◆ Extracted information:
.....

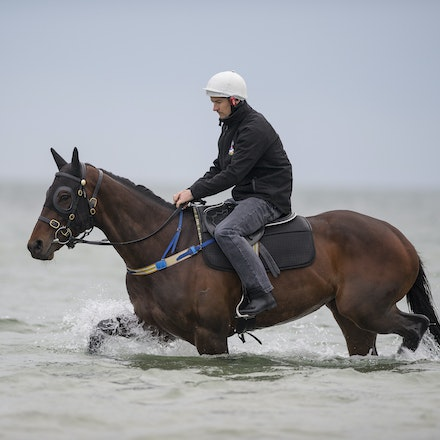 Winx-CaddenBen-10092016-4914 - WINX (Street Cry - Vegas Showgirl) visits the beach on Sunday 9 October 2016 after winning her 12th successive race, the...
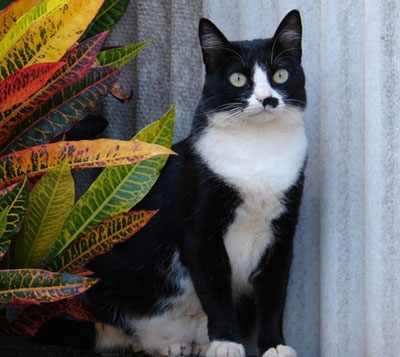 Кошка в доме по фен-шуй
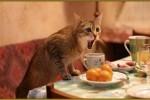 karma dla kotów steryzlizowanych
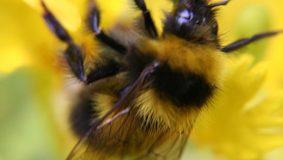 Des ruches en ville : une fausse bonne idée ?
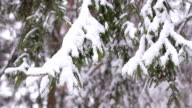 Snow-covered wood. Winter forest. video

.....

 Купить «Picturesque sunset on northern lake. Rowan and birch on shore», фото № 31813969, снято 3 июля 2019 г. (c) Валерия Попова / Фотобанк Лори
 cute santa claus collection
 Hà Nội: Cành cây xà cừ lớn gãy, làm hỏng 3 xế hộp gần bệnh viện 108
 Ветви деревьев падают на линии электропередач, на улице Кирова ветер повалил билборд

.....

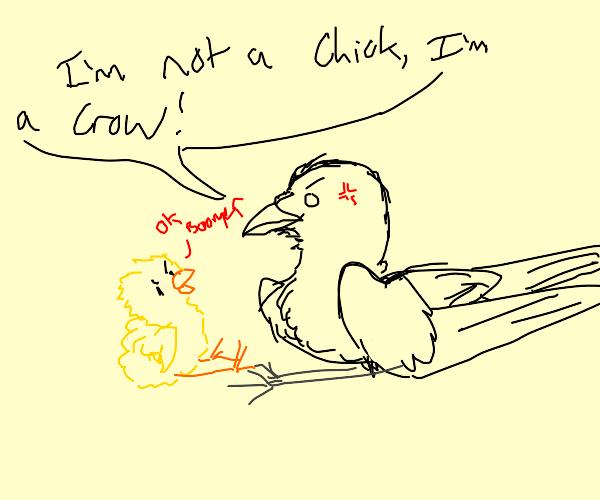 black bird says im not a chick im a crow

.....

◆ Work item: From the data above, retype only the lines starting with the line with "Winx-CaddenBen-10092016-4914 - WINX" and going on through the line with "Snow-covered wood. Winter forest. video", exactly, leaving out the pictures.

◆ Exercise output:
 Winx-CaddenBen-10092016-4914 - WINX (Street Cry - Vegas Showgirl) visits the beach on Sunday 9 October 2016 after winning her 12th successive race, the...
 Кошка в доме по фен-шуй
 karma dla kotów steryzlizowanych
 Des ruches en ville : une fausse bonne idée ?
 Snow-covered wood. Winter forest. video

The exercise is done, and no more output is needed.